*EXCERPTED TEXT*:
■ ■ ■ ■

Click on the URL above to view the dashboard that was prepared. We can use the quick filter to select an account for viewing.  
We can also do a right-click drillthrough to investigate the underlying data.  
  
To play with the UI and explore the data, [you can have a look at our UI documentation here](https://www.activeviam.com/activeui/documentation/index.html).

## Simulations
Now that we have basic monitoring on Collateral Shortfall, we can do some simulations in the data cube.

### Setup Price Simulation

The two kinds of simulation in atoti are:

- Measure simulation
- Source simulation

In Measure simulations, we modify the value of the measures in scenarios of the simulations without duplicating data.

■ ■ ■ ■

*GIVEN INFORMATION*:
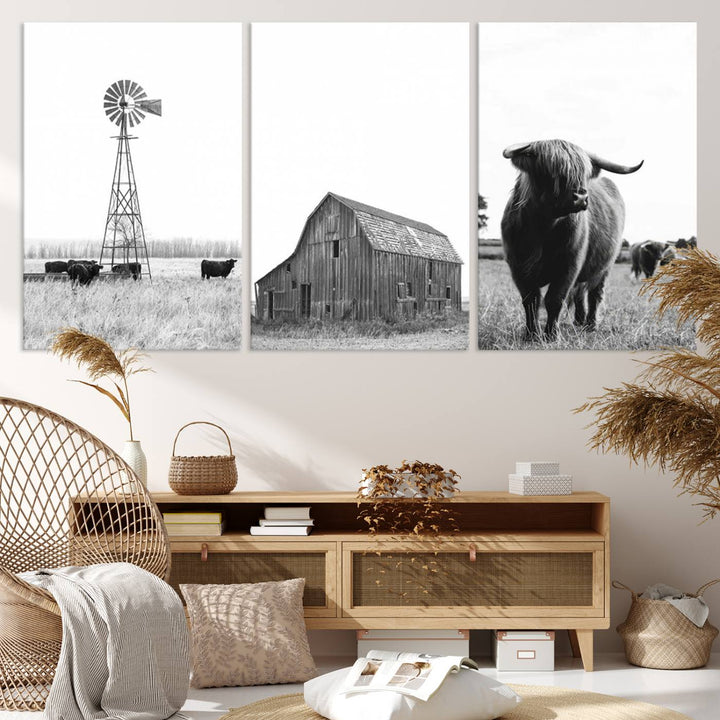 Farmhouse Wall Art Decor Canvas Print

■ ■ ■ ■

*EXERCISES*:
1) Rewrite the stretch of the atoti excerpt from "## Simulations" through "without duplicating data.", putting "OLAP cube" in place of "data cube".
2) In the order they appear, list every heading and every bullet-point entry in the atoti excerpt.
The data come from another source.

*ANSWERS IN ORDER*:
1)
## Simulations
Now that we have basic monitoring on Collateral Shortfall, we can do some simulations in the OLAP cube.

### Setup Price Simulation

The two kinds of simulation in atoti are:

- Measure simulation
- Source simulation

In Measure simulations, we modify the value of the measures in scenarios of the simulations without duplicating data.

2)
Simulations
Setup Price Simulation
Measure simulation
Source simulation